▸ **EXPLORE THE MATERIAL**
**A)** In the text below about Touax, on what date did the company list on the Paris stock exchange?
**B)** Write the next part of the text below about the Touax company, picking up after its final sentence.

Touax (also known as Touax Group) is a French operational leasing company. Its four businesses are river barges, modular buildings, freight railcars, and shipping containers.

==History==
Touax was formed on 14 July 1853 as "Compagnie de Touage de la Basse Seine et de l’Oise". French imperial decrees, signed by Napoleon III, and granted to Eugène Godeaux on 6 April 1854 and 14 July 1855, gave the company its statutes for operation. It was charged to operate a river transport service on the Seine and Oise rivers.

In 1898 the company merged with Société de Touage et de Remorquage de l’Oise, and changed its name to "Société Générale de Touage et de Remorquage" (a name it held until 1994). On 7 May 1906 the company listed on the Paris stock exchange. Over the years the company diversified from river barges into freight railcars and shipping containers. It has expanded globally throughout Europe, and into North and South America, and Asia.

In the 1980s the company created Touax Corporation in the United States. The company changed its name to Touax, as well as consolidated all its business under a single entity, in 1994. The company is currently headed by members of the Walewski family.

▸ **DATA RECORDS**

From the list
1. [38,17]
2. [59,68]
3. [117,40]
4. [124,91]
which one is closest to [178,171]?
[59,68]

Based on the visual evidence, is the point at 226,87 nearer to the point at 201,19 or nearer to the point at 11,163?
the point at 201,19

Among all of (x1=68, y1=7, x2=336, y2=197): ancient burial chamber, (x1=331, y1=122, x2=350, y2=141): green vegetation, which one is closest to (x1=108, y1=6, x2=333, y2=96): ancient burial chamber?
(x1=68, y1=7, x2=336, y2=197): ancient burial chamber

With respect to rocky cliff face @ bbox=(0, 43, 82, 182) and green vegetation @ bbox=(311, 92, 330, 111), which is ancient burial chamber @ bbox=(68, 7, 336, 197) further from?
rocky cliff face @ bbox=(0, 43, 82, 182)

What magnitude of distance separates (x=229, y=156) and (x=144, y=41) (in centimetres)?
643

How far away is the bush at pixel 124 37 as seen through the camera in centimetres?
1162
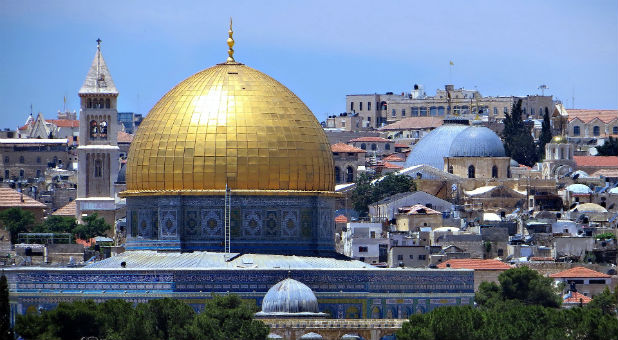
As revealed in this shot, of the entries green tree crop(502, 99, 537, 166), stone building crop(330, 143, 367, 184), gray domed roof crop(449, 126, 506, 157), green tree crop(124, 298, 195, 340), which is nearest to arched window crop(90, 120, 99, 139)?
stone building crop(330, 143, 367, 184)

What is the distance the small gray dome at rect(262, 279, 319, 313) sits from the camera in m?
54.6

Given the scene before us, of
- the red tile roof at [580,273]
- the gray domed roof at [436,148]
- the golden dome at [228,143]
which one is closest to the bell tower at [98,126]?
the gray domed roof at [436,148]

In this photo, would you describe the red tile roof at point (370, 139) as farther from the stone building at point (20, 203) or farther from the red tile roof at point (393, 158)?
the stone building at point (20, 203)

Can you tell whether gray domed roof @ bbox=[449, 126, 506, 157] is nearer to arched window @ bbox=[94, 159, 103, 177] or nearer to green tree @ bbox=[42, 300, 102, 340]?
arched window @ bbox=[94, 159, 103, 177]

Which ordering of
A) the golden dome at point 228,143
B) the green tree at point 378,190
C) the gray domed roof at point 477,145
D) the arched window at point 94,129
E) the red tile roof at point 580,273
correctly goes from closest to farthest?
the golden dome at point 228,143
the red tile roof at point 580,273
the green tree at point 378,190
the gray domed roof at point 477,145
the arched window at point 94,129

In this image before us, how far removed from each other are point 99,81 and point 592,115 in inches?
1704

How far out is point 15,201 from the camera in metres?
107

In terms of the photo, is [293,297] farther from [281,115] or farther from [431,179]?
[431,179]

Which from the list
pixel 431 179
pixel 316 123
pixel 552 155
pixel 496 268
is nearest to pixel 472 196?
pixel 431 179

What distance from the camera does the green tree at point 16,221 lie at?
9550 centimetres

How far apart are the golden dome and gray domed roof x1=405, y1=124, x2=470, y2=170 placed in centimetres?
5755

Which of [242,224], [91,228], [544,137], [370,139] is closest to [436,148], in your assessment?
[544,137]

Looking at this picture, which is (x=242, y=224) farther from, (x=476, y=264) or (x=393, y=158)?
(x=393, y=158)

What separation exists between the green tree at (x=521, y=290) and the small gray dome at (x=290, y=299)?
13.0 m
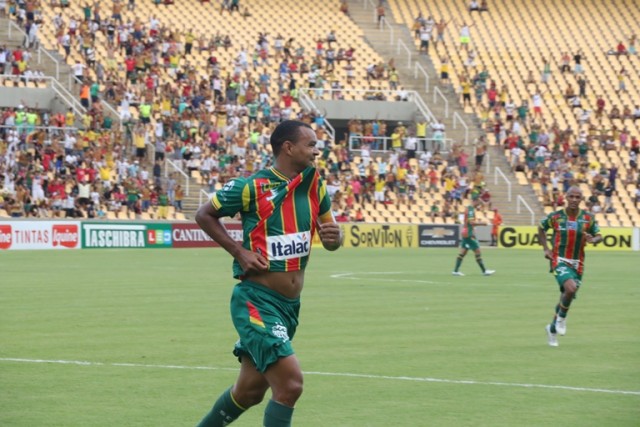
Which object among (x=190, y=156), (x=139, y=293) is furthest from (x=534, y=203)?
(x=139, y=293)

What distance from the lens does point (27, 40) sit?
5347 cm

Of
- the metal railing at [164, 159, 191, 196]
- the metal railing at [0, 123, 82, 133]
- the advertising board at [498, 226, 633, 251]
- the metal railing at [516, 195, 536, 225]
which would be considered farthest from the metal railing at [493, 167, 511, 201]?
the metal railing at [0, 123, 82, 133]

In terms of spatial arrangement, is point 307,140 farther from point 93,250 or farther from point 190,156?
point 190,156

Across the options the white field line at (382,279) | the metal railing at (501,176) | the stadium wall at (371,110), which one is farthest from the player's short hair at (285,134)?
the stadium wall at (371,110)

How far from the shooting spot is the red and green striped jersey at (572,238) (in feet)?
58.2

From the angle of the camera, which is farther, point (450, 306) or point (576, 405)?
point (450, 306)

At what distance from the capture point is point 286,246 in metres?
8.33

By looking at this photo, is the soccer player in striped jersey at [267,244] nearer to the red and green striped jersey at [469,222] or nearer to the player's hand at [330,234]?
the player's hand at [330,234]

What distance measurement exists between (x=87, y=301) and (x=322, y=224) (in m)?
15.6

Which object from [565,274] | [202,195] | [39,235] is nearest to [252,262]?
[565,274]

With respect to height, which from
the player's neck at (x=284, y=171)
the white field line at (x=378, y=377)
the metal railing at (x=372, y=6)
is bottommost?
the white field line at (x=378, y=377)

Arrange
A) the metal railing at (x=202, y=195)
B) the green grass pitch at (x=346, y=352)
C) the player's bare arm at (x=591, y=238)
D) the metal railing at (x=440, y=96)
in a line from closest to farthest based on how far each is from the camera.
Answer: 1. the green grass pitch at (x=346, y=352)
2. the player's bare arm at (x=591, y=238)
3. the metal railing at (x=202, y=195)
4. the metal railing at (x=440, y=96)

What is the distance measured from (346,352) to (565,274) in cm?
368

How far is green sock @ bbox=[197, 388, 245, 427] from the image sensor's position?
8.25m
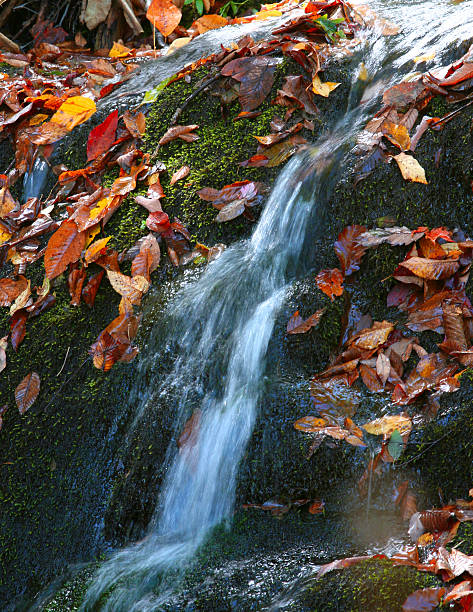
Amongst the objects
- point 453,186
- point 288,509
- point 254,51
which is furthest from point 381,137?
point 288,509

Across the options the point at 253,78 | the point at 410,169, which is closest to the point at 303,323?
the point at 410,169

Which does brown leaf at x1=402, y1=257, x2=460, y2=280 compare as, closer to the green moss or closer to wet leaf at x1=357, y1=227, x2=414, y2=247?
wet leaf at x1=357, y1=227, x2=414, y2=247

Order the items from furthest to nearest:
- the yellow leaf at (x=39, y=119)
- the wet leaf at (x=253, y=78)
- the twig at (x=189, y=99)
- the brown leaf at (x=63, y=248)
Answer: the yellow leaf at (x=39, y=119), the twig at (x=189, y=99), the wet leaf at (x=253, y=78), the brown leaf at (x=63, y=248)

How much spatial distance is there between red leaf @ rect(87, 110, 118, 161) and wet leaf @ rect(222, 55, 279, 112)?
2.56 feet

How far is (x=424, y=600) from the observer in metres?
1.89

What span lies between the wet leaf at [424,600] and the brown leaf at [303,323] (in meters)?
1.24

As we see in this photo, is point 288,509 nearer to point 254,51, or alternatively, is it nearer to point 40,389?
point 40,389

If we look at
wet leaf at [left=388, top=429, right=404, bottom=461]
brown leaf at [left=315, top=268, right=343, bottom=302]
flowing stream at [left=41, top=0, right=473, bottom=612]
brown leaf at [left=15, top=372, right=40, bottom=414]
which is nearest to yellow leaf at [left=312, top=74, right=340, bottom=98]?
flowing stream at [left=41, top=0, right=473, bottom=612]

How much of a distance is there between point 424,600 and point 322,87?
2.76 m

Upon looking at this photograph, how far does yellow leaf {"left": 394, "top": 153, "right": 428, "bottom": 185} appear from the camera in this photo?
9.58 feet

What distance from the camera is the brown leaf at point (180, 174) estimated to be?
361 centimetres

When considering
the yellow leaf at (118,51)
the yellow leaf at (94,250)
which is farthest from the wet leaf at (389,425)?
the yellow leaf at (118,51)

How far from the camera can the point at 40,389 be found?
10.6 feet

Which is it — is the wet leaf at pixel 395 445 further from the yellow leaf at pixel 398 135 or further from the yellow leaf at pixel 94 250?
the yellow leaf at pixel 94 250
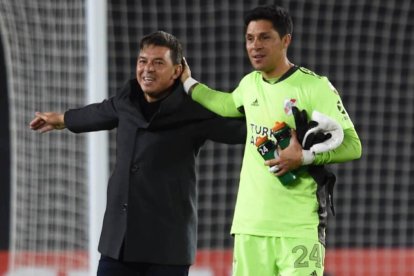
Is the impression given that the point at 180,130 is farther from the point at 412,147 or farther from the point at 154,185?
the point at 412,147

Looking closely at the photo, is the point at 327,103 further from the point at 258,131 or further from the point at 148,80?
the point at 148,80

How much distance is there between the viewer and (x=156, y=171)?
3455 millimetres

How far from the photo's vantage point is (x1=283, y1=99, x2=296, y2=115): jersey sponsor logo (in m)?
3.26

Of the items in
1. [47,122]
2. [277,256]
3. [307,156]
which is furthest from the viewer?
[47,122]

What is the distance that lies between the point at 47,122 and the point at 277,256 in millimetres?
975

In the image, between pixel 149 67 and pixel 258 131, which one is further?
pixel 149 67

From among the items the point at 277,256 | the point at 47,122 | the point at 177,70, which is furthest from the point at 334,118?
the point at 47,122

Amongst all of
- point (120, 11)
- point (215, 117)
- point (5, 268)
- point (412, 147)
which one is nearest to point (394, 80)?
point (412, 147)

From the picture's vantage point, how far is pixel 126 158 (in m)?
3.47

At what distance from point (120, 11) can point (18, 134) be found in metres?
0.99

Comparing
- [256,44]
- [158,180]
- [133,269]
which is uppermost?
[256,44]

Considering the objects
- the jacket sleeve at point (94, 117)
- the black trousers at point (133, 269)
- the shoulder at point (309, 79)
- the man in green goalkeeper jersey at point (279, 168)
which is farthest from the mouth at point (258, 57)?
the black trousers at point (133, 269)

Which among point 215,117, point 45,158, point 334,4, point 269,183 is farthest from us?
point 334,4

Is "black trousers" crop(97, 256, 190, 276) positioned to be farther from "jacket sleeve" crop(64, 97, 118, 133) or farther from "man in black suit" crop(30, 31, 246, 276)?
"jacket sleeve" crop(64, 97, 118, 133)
...
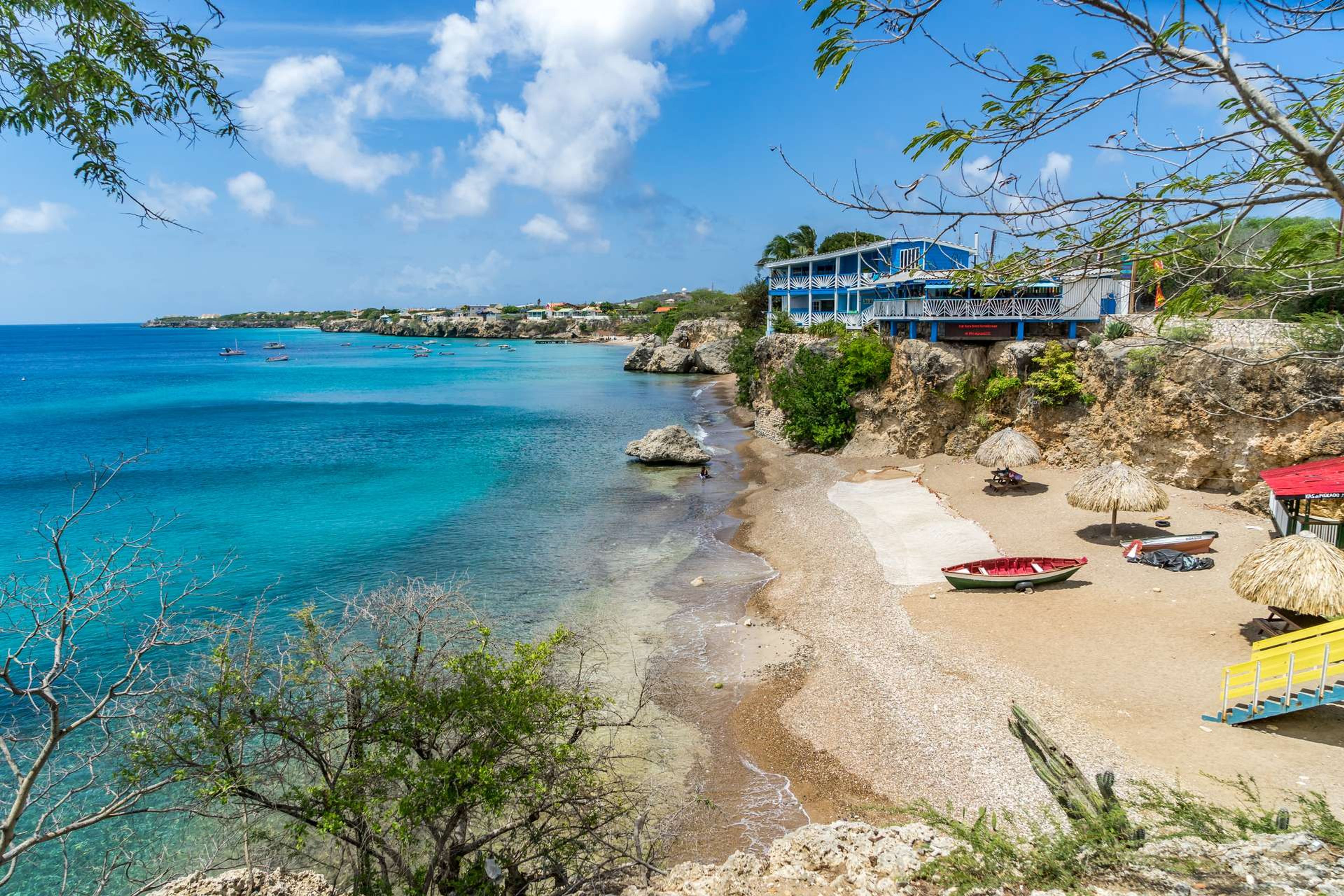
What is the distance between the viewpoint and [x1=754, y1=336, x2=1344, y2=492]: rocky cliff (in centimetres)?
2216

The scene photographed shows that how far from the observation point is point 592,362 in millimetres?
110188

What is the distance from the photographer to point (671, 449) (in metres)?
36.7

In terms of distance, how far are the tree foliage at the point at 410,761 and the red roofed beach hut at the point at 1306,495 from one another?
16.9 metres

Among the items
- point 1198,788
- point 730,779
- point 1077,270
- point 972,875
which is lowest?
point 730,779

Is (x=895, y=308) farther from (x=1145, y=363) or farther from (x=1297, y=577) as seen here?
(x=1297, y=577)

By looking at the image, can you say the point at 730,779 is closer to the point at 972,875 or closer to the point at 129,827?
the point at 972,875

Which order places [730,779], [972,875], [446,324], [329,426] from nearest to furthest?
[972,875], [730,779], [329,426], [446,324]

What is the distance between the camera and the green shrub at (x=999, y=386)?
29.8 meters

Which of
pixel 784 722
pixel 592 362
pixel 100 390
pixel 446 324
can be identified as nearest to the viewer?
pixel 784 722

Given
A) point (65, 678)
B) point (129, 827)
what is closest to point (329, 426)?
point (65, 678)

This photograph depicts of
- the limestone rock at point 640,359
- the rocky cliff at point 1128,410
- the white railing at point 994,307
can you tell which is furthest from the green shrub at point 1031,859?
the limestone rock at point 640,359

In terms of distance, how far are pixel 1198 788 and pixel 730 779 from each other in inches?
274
...
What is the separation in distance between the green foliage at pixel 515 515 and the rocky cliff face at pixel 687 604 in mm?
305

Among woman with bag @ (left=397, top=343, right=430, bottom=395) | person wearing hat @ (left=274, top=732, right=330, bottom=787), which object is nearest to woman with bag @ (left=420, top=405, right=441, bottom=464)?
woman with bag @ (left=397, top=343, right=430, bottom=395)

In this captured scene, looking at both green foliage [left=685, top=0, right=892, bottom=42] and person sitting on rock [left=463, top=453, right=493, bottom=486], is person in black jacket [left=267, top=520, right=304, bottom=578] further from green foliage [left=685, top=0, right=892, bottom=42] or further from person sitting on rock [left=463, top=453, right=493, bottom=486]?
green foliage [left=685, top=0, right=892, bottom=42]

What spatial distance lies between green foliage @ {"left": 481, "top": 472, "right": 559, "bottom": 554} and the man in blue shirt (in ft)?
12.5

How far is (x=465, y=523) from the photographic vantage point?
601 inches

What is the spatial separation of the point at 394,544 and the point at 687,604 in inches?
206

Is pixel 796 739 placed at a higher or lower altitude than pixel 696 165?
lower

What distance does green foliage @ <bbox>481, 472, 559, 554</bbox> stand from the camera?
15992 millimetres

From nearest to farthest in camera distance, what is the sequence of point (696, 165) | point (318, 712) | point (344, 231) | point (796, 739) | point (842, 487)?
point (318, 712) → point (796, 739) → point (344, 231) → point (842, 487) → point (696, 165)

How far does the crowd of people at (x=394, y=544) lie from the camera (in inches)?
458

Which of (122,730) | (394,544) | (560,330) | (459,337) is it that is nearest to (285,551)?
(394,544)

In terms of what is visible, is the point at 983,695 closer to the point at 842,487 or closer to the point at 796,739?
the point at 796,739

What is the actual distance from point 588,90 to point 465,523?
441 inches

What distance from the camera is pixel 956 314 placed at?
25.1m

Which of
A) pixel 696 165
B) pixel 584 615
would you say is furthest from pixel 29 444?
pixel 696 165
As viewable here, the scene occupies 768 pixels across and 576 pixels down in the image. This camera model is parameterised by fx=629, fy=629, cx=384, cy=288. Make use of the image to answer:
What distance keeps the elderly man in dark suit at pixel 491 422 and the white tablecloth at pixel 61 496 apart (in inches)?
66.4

▸ **EXPECTED RESPONSES**
**A)** 7 May 1906

**B)**
==Touax companies==

===River barges===
Touax River Barges is the division of Touax which deals with river transport since the company's formation in 1855. By 1898 the company towed almost 75% of the traffic on the Seine and 70% on the Oise.

===Freight railcars===
In 1954 the company ordered its first railcars, which were then managed by two independent operators. Touax acquired the operations of GE Capital Rail Services in Europe in 2015.

===Shipping containers===
In 1975 Touax moved into shipping containers, and in 1985 acquired Gold Container Corporation – now one of the largest shipping container lessors in the world.